▶ INSTRUCTIONS TO FOLLOW:
Keep every line of the data below that has the string "Vietnam" and present those lines.

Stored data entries
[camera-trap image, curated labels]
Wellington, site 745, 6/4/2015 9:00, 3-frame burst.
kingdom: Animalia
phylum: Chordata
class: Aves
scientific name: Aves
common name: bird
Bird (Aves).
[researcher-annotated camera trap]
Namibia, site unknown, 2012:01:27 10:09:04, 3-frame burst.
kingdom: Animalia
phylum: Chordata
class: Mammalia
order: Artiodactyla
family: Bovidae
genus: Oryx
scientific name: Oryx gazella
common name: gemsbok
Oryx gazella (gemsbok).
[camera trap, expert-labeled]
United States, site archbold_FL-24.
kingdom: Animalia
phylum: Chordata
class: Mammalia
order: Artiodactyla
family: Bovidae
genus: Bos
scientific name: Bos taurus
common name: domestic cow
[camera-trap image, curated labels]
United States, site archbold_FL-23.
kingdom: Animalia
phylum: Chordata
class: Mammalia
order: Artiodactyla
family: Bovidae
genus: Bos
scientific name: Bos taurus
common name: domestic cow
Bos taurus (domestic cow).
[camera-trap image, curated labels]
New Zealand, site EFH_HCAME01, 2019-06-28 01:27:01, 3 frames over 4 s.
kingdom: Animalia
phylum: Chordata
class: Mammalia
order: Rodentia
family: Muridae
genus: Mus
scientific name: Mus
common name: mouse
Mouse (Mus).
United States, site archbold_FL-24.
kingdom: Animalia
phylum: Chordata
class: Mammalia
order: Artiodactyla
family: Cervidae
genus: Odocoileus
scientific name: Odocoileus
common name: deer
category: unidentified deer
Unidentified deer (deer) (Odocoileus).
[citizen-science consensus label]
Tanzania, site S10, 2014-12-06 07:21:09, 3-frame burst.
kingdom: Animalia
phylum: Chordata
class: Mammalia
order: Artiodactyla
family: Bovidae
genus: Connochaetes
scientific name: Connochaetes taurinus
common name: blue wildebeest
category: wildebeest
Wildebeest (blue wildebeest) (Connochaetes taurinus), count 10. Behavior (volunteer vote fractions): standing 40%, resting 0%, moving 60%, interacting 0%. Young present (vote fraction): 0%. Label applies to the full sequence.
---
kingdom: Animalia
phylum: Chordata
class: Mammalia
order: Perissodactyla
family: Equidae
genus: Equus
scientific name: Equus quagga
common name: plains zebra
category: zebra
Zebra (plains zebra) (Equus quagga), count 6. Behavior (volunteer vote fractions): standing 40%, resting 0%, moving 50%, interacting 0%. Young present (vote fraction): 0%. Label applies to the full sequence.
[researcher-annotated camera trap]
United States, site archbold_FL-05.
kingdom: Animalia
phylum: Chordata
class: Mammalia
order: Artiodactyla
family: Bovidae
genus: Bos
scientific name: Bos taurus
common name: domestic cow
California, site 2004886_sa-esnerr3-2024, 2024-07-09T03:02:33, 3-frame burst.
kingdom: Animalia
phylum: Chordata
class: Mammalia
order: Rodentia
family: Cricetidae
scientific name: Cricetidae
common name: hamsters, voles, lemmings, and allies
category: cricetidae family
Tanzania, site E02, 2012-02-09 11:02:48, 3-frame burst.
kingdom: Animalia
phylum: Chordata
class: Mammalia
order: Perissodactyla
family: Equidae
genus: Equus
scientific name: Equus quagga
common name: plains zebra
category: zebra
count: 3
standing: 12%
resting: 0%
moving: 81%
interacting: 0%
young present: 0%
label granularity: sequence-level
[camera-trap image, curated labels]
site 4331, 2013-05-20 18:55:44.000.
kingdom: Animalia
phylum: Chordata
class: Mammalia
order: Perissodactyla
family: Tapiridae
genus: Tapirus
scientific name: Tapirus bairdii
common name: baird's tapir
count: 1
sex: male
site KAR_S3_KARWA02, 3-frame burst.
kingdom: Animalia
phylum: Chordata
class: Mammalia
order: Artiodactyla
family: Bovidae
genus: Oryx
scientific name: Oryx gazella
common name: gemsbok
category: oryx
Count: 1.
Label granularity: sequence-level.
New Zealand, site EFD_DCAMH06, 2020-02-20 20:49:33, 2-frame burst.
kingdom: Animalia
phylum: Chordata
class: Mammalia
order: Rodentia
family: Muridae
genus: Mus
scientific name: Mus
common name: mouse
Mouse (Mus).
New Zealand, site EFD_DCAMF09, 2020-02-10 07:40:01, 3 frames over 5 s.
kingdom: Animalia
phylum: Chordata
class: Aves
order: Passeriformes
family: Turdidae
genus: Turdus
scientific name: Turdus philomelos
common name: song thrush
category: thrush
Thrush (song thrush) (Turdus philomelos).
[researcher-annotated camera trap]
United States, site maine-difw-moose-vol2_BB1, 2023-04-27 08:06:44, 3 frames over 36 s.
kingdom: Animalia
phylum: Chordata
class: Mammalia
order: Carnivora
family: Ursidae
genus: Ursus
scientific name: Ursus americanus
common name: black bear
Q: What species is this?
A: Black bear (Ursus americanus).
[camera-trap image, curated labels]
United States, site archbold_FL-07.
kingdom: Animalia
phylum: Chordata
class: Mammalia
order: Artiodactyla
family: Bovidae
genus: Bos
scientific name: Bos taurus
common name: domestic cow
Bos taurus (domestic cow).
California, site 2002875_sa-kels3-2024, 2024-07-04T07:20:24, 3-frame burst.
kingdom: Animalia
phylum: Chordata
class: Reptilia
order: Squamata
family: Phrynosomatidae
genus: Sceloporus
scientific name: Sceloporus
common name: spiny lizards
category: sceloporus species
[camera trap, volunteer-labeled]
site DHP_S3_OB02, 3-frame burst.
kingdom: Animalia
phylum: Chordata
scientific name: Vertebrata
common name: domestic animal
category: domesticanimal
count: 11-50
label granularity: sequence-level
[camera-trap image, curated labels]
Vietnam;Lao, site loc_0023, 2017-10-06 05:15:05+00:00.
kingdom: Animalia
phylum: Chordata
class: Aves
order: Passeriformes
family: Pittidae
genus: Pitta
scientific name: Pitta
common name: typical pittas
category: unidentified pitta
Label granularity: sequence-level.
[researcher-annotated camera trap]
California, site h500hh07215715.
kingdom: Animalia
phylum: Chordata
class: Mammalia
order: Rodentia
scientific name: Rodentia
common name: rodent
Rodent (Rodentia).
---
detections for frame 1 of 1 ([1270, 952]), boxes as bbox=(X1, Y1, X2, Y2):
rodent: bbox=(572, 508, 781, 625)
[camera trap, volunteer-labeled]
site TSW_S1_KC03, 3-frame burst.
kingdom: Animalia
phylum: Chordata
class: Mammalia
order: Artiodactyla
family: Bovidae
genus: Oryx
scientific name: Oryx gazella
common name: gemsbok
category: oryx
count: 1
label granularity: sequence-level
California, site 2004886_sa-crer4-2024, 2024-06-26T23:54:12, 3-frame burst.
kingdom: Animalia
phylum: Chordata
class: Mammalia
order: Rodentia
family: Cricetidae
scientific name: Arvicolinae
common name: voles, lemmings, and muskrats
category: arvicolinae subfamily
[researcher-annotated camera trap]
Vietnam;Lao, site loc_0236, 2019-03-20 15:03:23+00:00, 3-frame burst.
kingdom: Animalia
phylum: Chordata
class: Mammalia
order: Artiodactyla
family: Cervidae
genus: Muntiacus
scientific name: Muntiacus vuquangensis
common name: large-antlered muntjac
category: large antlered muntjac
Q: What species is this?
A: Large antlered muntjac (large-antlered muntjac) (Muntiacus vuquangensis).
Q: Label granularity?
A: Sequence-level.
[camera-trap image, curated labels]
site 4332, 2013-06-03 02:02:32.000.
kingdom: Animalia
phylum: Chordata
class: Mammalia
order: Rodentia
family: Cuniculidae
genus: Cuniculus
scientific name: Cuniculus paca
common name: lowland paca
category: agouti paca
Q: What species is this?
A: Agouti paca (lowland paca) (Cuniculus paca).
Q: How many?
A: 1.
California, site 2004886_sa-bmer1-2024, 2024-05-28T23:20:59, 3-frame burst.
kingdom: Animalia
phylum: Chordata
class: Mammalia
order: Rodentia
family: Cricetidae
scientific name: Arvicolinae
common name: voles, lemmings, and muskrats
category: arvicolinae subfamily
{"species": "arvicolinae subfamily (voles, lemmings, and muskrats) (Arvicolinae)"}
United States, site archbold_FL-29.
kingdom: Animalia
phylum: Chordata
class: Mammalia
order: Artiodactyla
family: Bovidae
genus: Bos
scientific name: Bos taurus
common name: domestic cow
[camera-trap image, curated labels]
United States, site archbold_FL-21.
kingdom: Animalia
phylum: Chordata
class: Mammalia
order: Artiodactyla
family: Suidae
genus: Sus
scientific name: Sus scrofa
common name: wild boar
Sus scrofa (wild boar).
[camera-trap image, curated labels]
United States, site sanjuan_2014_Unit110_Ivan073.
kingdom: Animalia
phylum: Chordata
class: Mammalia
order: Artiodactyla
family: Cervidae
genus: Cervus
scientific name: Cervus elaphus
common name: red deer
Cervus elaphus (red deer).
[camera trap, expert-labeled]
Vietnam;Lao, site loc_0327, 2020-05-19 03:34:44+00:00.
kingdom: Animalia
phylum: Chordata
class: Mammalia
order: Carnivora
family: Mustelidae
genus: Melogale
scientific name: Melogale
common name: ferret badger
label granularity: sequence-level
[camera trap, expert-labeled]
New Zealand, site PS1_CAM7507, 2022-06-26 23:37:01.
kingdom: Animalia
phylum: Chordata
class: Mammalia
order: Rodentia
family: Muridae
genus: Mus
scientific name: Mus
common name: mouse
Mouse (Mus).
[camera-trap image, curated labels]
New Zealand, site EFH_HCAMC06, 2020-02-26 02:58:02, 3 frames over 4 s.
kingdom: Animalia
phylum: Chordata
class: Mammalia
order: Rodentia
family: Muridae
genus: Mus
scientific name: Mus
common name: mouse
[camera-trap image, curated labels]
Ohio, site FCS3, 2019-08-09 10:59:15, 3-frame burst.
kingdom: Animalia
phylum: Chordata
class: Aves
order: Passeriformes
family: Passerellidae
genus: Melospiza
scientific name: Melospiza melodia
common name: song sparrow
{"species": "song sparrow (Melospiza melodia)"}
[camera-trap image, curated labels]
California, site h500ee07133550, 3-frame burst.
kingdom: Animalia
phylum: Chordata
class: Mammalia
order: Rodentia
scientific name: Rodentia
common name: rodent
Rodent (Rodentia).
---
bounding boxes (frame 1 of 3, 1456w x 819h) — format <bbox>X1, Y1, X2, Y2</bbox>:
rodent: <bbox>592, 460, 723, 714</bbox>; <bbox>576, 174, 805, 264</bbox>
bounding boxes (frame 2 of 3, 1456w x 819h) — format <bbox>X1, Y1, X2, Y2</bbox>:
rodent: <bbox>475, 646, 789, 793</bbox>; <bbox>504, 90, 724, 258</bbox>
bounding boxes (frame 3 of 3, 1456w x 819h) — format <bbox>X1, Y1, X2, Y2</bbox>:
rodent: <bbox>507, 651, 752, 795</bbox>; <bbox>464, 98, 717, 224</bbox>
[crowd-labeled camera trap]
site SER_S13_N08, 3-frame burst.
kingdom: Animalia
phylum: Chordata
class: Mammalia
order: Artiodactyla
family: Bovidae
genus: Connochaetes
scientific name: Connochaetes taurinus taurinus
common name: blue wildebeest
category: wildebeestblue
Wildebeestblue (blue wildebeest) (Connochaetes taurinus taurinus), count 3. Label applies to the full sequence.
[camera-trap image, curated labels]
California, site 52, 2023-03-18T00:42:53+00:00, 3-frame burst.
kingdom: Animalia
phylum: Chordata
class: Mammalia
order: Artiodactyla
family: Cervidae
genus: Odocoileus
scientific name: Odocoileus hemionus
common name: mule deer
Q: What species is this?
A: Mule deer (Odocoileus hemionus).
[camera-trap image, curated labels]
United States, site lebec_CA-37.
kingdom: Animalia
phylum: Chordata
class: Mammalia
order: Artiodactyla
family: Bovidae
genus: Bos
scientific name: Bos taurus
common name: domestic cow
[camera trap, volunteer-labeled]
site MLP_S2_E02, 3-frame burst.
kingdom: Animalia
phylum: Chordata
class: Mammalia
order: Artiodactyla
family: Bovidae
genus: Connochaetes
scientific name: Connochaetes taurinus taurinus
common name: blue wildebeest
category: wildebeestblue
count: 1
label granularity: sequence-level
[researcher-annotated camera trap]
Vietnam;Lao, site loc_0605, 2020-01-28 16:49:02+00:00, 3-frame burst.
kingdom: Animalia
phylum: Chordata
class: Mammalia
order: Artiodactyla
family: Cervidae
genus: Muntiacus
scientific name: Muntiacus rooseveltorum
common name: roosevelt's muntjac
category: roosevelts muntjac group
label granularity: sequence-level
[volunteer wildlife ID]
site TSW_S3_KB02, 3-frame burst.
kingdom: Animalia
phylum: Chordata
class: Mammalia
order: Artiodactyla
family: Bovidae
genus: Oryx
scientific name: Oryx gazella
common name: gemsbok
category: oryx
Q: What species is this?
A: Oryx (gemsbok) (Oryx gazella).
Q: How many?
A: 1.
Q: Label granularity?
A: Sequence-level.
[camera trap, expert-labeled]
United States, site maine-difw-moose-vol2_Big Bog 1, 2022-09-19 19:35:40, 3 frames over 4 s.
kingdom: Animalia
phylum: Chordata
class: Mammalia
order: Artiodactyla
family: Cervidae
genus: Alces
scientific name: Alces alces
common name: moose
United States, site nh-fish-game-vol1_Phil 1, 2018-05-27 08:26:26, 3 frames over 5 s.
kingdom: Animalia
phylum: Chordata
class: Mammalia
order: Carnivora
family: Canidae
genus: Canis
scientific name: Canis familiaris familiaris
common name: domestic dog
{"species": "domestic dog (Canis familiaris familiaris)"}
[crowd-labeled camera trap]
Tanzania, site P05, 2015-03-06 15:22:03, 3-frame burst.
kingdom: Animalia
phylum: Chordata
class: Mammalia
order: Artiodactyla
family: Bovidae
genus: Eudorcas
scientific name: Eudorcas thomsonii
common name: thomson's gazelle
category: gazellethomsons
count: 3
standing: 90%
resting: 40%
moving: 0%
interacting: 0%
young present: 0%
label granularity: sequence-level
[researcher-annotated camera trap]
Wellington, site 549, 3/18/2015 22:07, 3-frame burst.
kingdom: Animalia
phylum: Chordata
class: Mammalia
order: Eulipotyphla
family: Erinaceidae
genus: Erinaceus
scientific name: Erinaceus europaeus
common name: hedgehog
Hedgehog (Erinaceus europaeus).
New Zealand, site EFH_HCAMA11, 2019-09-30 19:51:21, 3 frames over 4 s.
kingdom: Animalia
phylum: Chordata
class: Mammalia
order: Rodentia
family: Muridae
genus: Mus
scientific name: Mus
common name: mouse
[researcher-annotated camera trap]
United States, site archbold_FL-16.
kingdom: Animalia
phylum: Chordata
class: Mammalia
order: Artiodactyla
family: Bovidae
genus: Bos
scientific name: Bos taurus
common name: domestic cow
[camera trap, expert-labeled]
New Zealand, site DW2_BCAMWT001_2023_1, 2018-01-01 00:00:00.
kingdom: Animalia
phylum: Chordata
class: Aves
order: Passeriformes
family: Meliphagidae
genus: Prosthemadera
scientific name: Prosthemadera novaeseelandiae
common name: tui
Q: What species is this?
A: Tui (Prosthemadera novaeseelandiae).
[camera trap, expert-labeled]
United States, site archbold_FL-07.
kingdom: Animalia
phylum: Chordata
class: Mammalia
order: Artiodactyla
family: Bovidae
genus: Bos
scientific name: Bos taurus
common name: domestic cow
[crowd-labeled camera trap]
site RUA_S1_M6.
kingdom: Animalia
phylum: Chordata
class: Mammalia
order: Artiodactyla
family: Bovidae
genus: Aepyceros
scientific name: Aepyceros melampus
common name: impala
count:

▶ SOLUTION FOR THIS TASK:
Vietnam;Lao, site loc_0023, 2017-10-06 05:15:05+00:00.
Vietnam;Lao, site loc_0236, 2019-03-20 15:03:23+00:00, 3-frame burst.
Vietnam;Lao, site loc_0327, 2020-05-19 03:34:44+00:00.
Vietnam;Lao, site loc_0605, 2020-01-28 16:49:02+00:00, 3-frame burst.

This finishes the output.